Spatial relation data
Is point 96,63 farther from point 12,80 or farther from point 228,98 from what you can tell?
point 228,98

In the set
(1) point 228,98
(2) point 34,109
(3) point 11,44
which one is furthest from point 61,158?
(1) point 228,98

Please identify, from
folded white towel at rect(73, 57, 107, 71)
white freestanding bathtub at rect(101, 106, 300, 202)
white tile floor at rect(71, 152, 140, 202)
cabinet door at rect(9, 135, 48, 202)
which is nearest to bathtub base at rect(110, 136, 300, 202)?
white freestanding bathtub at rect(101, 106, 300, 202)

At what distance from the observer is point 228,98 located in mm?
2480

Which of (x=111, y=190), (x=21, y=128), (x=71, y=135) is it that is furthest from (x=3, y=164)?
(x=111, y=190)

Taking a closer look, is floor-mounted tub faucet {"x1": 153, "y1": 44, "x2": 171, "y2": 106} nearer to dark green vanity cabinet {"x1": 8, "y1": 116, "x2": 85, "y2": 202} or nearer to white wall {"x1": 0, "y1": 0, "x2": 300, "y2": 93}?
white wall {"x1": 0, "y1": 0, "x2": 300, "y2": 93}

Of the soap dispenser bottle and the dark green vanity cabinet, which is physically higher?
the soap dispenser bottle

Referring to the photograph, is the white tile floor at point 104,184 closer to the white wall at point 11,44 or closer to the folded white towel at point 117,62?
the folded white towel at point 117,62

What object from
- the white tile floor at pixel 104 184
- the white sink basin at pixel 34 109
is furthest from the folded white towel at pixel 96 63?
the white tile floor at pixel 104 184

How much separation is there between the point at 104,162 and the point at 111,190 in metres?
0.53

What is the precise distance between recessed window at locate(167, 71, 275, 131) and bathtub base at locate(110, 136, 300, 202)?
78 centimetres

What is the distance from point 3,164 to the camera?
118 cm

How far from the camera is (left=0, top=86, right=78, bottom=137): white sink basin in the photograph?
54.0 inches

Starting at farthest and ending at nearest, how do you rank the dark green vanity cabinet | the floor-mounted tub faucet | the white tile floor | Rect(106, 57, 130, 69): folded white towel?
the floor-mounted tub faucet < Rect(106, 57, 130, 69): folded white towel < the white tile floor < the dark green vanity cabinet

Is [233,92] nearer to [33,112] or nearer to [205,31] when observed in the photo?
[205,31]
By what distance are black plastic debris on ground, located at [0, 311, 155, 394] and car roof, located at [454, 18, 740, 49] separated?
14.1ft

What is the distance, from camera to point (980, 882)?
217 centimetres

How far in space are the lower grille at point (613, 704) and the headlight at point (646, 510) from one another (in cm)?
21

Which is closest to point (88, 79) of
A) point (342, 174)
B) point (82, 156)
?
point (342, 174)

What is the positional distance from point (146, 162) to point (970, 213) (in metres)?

The problem: Starting at the line that contains "How far in space" and continuing through the last of the entries, write those lines out again with the requests included, shifting every number in the answers, both the distance and the point coordinates, up by 81.

Exercise solution:
How far in space are the lower grille at point (613, 704) and the headlight at point (646, 510) from one another (in cm)?
102

Which is closest to point (88, 79) of
A) point (342, 174)
B) point (82, 156)
?
point (423, 255)

What is the positional distance from point (146, 162) to point (970, 213) (in metres)?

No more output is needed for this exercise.